E del Consiglio di supervisione farebbe parte anche una rappresentanza dei sindacati aziendali, secondo il modello della Germania del dopoguerra della Seconda guerra mondiale: la cosiddetta Mitbestimmung ovvero codeterminazione. Ma in Germania questo modello è stato applicato a grandi imprese manifatturiere, ed è rimasto quindi una faccenda di carattere aziendale, di collaborazione sindacale, con i suoi pro e i suoi contro (che sono maggiori dei primi, come si è riscontrato nella prassi). Il caso di Poste italiane è diverso. Infatti questa mega azienda non è una mera impresa di servizi postali, tradizionali o di tipo innovativo (come il trasporto di merci con gli aerei aziendali che sono 5), è sempre di più una istituzione finanziaria, che con le assicurazioni, i conti correnti e i depositi, le carte di credito postali, gestisce servizi bancari e para bancari. Ha anche una banca, la Banca del Mezzogiorno. La Società Poste italiane è il polmone finanziario di cui si alimenta la Cassa depositi e prestiti. La sua raccolta bancaria a breve, medio e lungo termine è attorno ai 250 miliardi.
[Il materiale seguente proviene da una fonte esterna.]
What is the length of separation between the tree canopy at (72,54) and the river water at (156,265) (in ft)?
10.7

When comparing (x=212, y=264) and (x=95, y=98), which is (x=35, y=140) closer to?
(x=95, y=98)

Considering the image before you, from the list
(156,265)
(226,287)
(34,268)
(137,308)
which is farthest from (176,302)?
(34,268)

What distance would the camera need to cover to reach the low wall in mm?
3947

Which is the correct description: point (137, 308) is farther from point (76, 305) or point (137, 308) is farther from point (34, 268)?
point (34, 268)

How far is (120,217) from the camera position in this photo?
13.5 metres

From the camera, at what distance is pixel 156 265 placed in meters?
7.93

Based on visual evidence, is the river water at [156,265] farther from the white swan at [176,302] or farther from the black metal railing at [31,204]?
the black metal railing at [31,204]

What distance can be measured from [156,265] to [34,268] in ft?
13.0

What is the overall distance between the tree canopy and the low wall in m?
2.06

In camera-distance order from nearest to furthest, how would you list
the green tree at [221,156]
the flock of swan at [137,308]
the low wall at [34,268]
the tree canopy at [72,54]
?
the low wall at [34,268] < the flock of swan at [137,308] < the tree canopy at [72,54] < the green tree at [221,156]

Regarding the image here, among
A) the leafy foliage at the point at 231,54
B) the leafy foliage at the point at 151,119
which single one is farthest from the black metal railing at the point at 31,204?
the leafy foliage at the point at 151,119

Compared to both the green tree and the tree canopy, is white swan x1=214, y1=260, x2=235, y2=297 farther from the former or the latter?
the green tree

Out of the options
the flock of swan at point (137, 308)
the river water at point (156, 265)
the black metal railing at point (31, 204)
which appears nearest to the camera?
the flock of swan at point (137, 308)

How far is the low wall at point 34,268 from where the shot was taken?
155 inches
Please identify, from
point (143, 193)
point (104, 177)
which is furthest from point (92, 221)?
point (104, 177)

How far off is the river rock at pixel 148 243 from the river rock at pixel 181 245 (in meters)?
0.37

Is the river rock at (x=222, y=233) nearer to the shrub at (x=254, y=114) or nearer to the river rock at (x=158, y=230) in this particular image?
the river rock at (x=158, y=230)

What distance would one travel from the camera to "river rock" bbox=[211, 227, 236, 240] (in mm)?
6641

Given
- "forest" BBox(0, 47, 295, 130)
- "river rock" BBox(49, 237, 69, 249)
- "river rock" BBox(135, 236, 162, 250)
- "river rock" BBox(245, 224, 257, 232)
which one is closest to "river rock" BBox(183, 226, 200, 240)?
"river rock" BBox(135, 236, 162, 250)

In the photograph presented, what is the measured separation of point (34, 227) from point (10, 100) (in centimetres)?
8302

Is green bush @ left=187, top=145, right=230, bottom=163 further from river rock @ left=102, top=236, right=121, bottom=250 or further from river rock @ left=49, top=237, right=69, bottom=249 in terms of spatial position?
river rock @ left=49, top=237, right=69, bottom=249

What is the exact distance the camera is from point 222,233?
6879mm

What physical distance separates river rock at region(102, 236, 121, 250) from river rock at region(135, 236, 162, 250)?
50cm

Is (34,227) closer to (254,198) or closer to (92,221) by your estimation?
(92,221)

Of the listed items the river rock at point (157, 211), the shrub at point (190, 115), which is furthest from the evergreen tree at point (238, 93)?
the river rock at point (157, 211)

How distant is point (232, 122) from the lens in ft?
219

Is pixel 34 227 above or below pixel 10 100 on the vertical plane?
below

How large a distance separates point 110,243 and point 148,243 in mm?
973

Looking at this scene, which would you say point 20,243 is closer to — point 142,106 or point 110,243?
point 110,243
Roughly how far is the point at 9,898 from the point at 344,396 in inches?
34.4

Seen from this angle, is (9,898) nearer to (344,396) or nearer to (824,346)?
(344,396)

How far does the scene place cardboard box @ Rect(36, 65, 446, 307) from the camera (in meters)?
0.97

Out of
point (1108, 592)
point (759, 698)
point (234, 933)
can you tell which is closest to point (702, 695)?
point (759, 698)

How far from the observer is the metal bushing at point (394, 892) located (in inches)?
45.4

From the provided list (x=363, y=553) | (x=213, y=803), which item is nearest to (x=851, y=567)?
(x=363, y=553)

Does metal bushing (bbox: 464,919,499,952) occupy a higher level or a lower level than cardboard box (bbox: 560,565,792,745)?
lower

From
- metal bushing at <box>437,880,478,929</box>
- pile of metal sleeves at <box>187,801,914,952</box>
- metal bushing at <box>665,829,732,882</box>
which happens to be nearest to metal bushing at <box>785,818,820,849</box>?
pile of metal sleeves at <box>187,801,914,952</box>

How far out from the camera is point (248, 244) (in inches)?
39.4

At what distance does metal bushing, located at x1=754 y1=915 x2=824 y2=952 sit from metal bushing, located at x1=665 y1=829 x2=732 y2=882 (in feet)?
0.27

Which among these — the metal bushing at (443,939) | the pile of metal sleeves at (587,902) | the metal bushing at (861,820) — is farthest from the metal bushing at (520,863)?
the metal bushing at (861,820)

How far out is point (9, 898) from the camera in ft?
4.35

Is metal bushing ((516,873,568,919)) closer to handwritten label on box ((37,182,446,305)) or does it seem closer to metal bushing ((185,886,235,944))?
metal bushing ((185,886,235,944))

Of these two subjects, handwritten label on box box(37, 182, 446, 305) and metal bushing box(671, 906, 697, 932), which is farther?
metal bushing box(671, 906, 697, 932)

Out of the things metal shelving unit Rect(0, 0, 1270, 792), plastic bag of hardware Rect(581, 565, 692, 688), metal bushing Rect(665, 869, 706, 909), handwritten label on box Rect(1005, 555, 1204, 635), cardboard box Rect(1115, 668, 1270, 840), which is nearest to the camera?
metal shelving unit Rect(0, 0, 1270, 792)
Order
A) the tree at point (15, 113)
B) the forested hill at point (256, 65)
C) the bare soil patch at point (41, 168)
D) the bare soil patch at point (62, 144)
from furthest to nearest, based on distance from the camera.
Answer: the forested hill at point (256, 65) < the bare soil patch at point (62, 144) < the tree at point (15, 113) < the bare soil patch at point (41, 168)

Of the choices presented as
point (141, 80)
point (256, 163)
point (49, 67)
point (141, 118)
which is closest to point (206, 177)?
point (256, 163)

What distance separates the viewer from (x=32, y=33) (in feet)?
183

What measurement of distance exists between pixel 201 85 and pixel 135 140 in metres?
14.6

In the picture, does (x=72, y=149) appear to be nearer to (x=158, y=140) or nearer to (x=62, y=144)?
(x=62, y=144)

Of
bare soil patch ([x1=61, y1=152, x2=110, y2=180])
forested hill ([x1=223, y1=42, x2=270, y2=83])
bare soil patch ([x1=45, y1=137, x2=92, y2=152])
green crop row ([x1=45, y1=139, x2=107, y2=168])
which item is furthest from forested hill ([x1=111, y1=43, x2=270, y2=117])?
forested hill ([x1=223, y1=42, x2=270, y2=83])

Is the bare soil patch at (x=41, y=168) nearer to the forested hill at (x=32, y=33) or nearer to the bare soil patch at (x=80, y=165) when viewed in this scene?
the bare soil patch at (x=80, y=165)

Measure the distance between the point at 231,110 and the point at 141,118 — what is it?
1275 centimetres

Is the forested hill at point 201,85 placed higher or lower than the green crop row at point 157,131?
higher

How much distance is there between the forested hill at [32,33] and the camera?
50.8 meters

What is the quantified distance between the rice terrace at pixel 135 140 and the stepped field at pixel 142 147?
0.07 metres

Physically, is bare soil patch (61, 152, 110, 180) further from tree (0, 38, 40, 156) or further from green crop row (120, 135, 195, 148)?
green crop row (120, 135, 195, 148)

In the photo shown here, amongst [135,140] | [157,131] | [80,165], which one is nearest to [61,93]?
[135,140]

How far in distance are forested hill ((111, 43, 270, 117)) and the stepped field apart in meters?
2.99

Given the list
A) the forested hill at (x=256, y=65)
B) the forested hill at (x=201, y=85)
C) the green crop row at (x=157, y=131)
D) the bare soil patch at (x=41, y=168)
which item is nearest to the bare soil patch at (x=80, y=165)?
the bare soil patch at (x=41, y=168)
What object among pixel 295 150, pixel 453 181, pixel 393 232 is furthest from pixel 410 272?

I servizi che svolge per lo Stato sono molteplici e delicati. Ne consegue che la presenza dei sindacati nel suo vertice gestionale significa metterli nel vertice della finanza pubblica, un modello di tipo semi jugoslavo. Letta e Saccomanni stanno consentendo alle banche tedesche di comprare la maggioranza azionaria della Banca di Italia, con le sue riserve auree.

Ora chiamano i sindacati al vertice della società delle Poste (che ora è anche azionista di riferimento di Alitalia). Non fanno scelte di economia di mercato, ma scelte di una vecchia, pericolosa politica. Poste italiane va privatizzata per valorizzare le sue grandi potenzialità, non così.